La journée électorale n’a toutefois pas été exempte de difficultés. Dans plusieurs centres, des retards à l’ouverture ont été signalés, tandis que certains électeurs ont rencontré des problèmes liés à l’organisation des files, à l’orientation ou à la vérification des listes. Dans la province du Nord, Brian Mundubile, figure majeure de l’opposition, a notamment dénoncé l’ouverture tardive de certains bureaux.
Ces dysfonctionnements n’ont cependant pas entraîné, à ce stade, de violences ou d’incidents de grande ampleur. Le climat est demeuré relativement serein dans les principales zones de vote, malgré les tensions qui avaient marqué les derniers jours de la campagne électorale.
Le président sortant, Hakainde Hichilema, s’est lui-même rendu aux urnes à Lusaka en début d’après-midi. Candidat à sa réélection, le chef de l’État défend son bilan depuis son arrivée au pouvoir en 2021, notamment les mesures prises pour restructurer la dette du pays et relancer l’économie. Tout en mettant en avant ces avancées, il reconnaît que plusieurs défis restent à relever.
Face à lui, Brian Mundubile cherche à transformer le mécontentement social en dynamique électorale. La hausse du coût de la vie, le chômage et la persistance de la pauvreté constituent les principales préoccupations d’une partie importante de l’électorat.
L’économie zambienne affiche pourtant des signes d’amélioration. Après les difficultés liées à la dette et aux déséquilibres économiques, la croissance devrait atteindre environ 4,3 % cette année. Mais pour de nombreux ménages, cette amélioration des indicateurs macroéconomiques ne s’est pas encore traduite par une amélioration suffisamment perceptible des conditions de vie.
Dans ce contexte, Hichilema partait avec le statut de favori. Son avantage institutionnel et la fragmentation de l’opposition constituent deux facteurs susceptibles de jouer en sa faveur. Mais l’importance de la participation et le comportement de l’électorat jeune pourraient également peser lourd dans le résultat final.
À 18 heures, les bureaux de vote ont fermé leurs portes, laissant place aux opérations de dépouillement. Les bulletins sont désormais comptabilisés avant la transmission des procès-verbaux aux structures compétentes de la Commission électorale.
La règle électorale est claire : pour éviter un second tour, le candidat arrivé en tête doit recueillir plus de 50 % des suffrages exprimés.
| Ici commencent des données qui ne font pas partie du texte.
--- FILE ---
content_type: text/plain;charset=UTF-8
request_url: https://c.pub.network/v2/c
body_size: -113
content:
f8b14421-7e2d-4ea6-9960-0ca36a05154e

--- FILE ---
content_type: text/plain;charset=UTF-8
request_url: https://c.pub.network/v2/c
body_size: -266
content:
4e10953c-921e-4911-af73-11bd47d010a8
Dans le cas contraire, les deux prétendants ayant obtenu les meilleurs scores devront se retrouver lors d’un nouveau scrutin.
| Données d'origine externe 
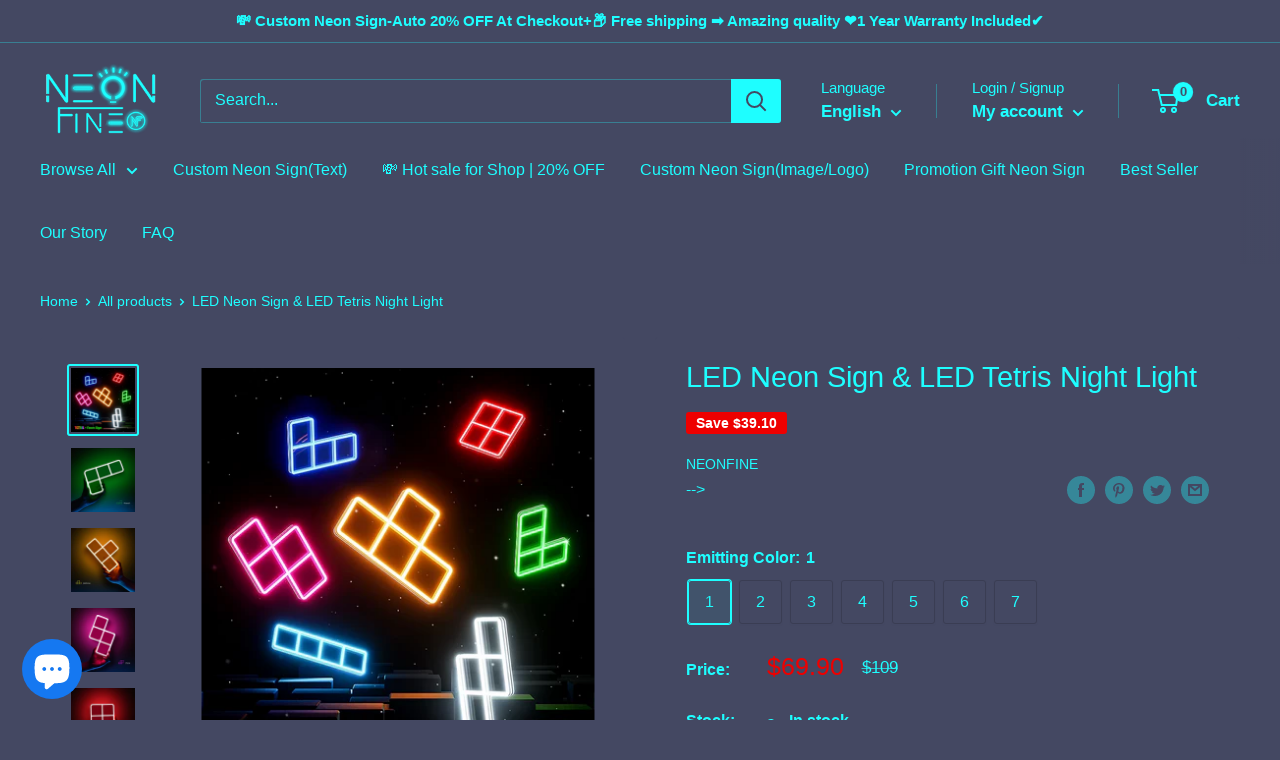

--- FILE ---
content_type: text/javascript
request_url: https://neonfine.com/cdn/shop/t/18/assets/custom.js?v=153309491083476060531610404033
body_size: -533
content:
(function(){setInterval(function(){let element1=document.querySelector(".product-block-list__item--info > .card"),element2=document.querySelector(".product-block-list__wrapper");element1&&element2&&(element2.style.minHeight=element1.clientHeight+"px")},150)})();
//# sourceMappingURL=/cdn/shop/t/18/assets/custom.js.map?v=153309491083476060531610404033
La Commission électorale est attendue pour la publication des résultats nationaux lundi. En attendant cette échéance, l’attention se concentre sur la transparence du dépouillement, la remontée des procès-verbaux et la gestion des éventuelles contestations. Après une journée marquée par une mobilisation importante et un calme globalement maintenu, la Zambie entre désormais dans la phase la plus sensible du processus électoral.